===== DOCUMENT EXCERPT =====
Showing posts with label J.K. Rowling. Show all posts
Showing posts with label J.K. Rowling. Show all posts

Wednesday, July 15, 2009

A Harry Potter Day....

Today is a Harry Potter day. I say this because today's the day that Harry Potter and the Half Blood Prince movie comes out. I'm quite excited and yes, I am taking time from my moving schedule to see it.

I like Harry Potter Days. The best days are the ones when the books came out because as I say regularly, I'm a reader. There's nothing more relaxing and wonderful than having a big book to read that you can't wait to sink your teeth into and pass hours and hours of being lost in a world of fiction.

Today is still a good Harry Potter day though. I actually count the books and movies as seperate entities. Even though the movie was based on the book, they're different. I picture Harry, Hermione and Ron more as the illustrations from the books than the actors who play them. I collect some Harry Potter stuff and most of it features the illustrations. That's not to say I don't think that Daniel Radcliffe, Rupert Grint and Emma Watson don't do a fine job of playing Harry, Ron and Hermione but they're not the characters I read about in the book.

It doesn't mean that I'm not excited about the movie.

However, I do wish I could reread the entire series anew. If I did nowadays, I'd be reading each one for the multipleth time. They were wonderful reads, the kind of books that become old friends. The best thing of all is that they're a series and once you start, you have what seems to be an endless supply of future reading.

Of course, once you get to the last book in the series, it's a little like Christmas Eve; you WANT to read it just like you want Christmas to come but you know once it does, it's going to pass so quickly you're going to wish it was still Christmas Eve.

That's where I am with the Charlaine Harris novels. I started the last one in the series last night. I know that there'll be more later on but I had this fantastically entertaining pile of books to read and somehow, not slowly enough, I ended up on the last one somehow. I'm rather sad about it because I have no idea what to read next. I have books to read but I've been so immersed in the world of Sookie Stackhouse that coming out of it might be a problem. I'm going to wonder why everyone is coming out in the daytime and how, when it's a full moon, there aren't any were-creatures around.

Yes. I know. I should move onto other books. I'm sure I have some other, more literary, books to read. However, I like reading non-literary books. I applaud Charlaine Harris for creating a series that may not be the most literary thing ever but they are ridiculous entertaining and that's the mark of a good writer. I find escapism into her worlds similar to that of J.K. Rowling's. This is not to compare the two writers because they're wildly different in style, character building, narrative and everything. Yet in both Harris' and Rowling's worlds, the blending of our world with that of the the magical/supernatural is almost...believable. With the world of Harry Potter, it is easy enough to believe that underneath the bland, easy world of reality there's a whole, hidden world full of magic. It's concealed from the muggles in very creative ways, ways that are believable from the minute you step inside the pages of Harry Potter.

With the world of Sookie Stackhouse, once you open the first book, it is actually quite easy to see how vampires are able to be 'out' in the world, how the werewolves and were-creatures, witches, demons and other 'supes' are waiting in the shadows, watching to see how the world reacts to the Great Revelation of the vampires. Soon enough, these creatures will come out of the shadows and the humans in Sookie's world will see that vampires are the tip of the iceberg.
===== SUPPLIED ENTRIES =====
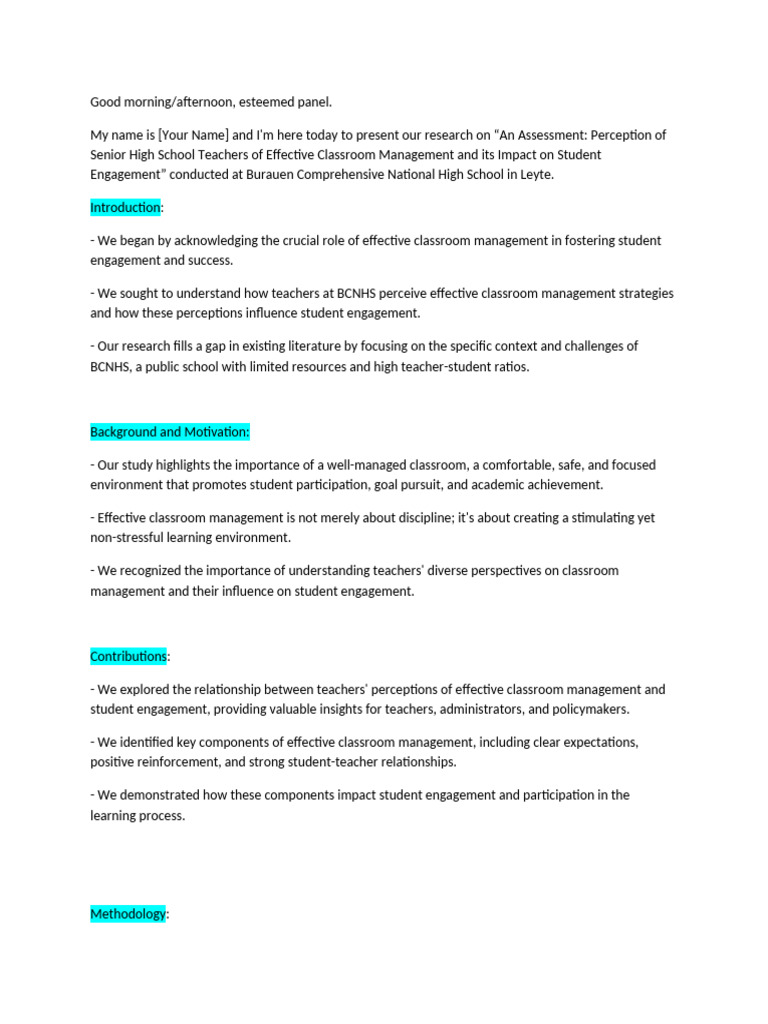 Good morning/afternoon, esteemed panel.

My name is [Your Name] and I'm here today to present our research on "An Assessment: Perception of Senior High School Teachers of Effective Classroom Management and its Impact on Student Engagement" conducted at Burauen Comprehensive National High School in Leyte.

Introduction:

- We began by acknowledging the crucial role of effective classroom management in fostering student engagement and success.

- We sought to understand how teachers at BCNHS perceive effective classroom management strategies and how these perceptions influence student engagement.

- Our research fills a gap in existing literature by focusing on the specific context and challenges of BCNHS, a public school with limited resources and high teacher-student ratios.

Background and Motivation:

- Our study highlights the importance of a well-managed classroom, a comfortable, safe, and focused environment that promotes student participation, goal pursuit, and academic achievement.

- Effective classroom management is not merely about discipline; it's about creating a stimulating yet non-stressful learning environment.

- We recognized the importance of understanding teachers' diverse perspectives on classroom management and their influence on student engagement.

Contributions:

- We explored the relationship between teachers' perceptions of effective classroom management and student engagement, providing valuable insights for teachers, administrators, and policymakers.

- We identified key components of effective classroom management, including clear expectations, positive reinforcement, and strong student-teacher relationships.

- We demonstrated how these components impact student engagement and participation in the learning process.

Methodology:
=====
WORK INSTRUCTION A: Sum up the blog post in two sentences.
WORK INSTRUCTION B: Please print the part of the blog post starting at "Today is still" and ending at "in the book.".

EXPECTED OUTPUT A: On the day the Harry Potter and the Half Blood Prince movie comes out, the writer is excited to see it but treats the books and movies as separate, picturing the characters as the book illustrations rather than the actors. The writer has also started the last Charlaine Harris novel in the series and finds escape into her Sookie Stackhouse world similar to escape into J.K. Rowling's, since both blend our world with a magical or supernatural one that is almost believable.

EXPECTED OUTPUT B:
Today is still a good Harry Potter day though. I actually count the books and movies as seperate entities. Even though the movie was based on the book, they're different. I picture Harry, Hermione and Ron more as the illustrations from the books than the actors who play them. I collect some Harry Potter stuff and most of it features the illustrations. That's not to say I don't think that Daniel Radcliffe, Rupert Grint and Emma Watson don't do a fine job of playing Harry, Ron and Hermione but they're not the characters I read about in the book.